▶ _EXCERPT_:
*** Begin section ***

Let me first say, I would not be writing about the cascade of interventions if it wasn’t for my own experiences. I have had two hospital births, both of which my goal was a natural birth, but because of pressure from my doctor and hospital staff, turned out very differently. It was because of these experiences that I chose to give birth to my third son at home, to avoid the battle against interventions that usually occurs in the hospital environment.
The term “cascade of interventions” refers to a sequence of medical interventions that work like a chain reaction. One small intervention has effects that potentially lead to yet another intervention, which leads to even more interventions.
For example, being hooked up to IV fluids inevitably limits mobility and movement during labor Movement during labor is a woman’s best natural defense against pain and malpresentation. Limiting movement leads to an increased use of pain medication and epidurals, which leads to even less mobility.
I believe that the “cascade of interventions” should be titled something more like “the cascade of routine medical practices” because it’s not just the obvious interventions that get in the way of a physiological childbirth. Just being in a certain environment, such as a hospital room, can impede the process.
As I wrote in ‘Privacy During Labor‘, environment can have a huge impact on the laboring woman. Not enough privacy can make labor more painful, less enjoyable, and less intimate, and can even stop or stall labor completely.
The list of interventions, their effects, and how they can lead to other interventions is seemingly endless. Every intervention come with risks, some of them very serious, and have the potential to impede the birth process. The unwise use of needless interventions can complicate an otherwise normal, healthy labor and delivery.
Every pregnant mother and birth professional should study:
- The physiological birth process
- The effects of environment upon the birth process
- Every intervention, medical or otherwise, it’s potential risks, and it’s role in the cascade of interventions
Interventions have their place. They save many lives and help with complications that may arise. I am very grateful that we have the science, medicine, and technology that we have today, but it can be misused. We must be extremely careful that we do not encroach upon a process that is best left to happen naturally.

*** End section ***

▶ _DATASET EXCERPTS_:
*** Begin section ***

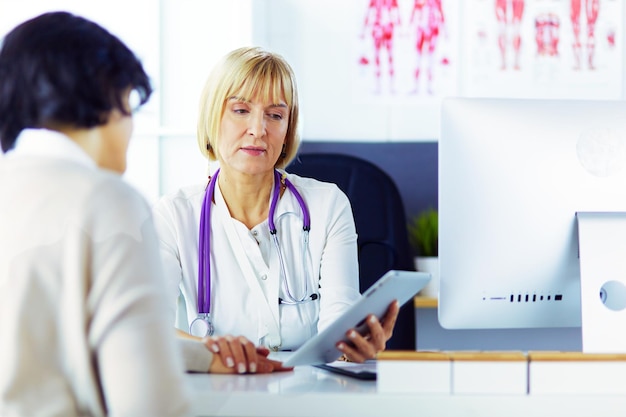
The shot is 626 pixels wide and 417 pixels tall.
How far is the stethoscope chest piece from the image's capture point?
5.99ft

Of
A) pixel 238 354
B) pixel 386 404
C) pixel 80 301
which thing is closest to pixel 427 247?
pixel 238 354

*** End section ***
*** Begin section ***

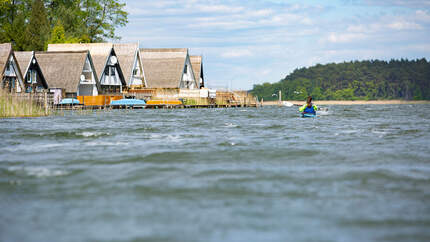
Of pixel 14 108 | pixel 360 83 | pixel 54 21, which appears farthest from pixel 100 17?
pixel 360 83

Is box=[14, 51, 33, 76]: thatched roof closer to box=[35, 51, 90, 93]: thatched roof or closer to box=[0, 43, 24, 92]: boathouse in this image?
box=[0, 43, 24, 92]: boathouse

*** End section ***
*** Begin section ***

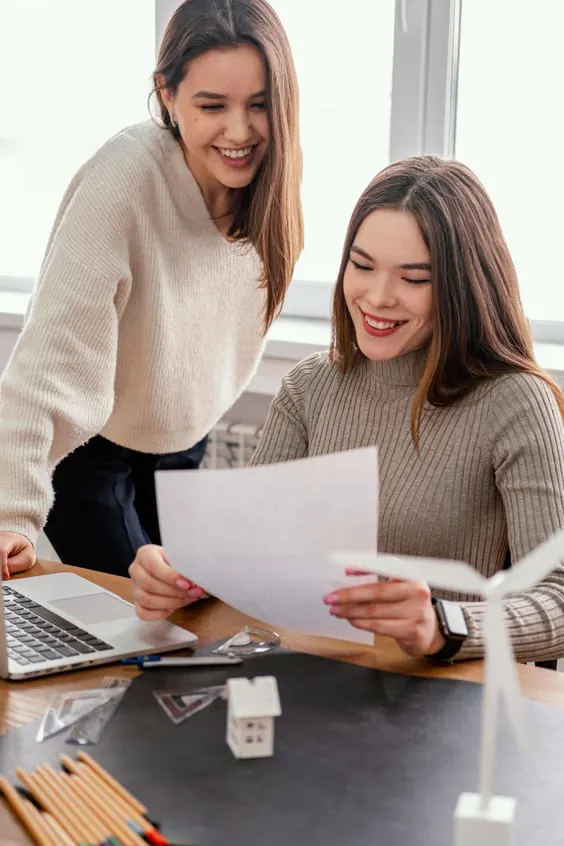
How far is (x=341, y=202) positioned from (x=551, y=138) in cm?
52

*** End section ***

▶ _TASK TO CARRY OUT_: What effects does the piece on birth interventions say too little privacy can have on labor? The items come from a separate source.

▶ _RESULT OF THIS TASK_: It can make labor more painful, less enjoyable, and less intimate, and it can even stop or stall labor completely.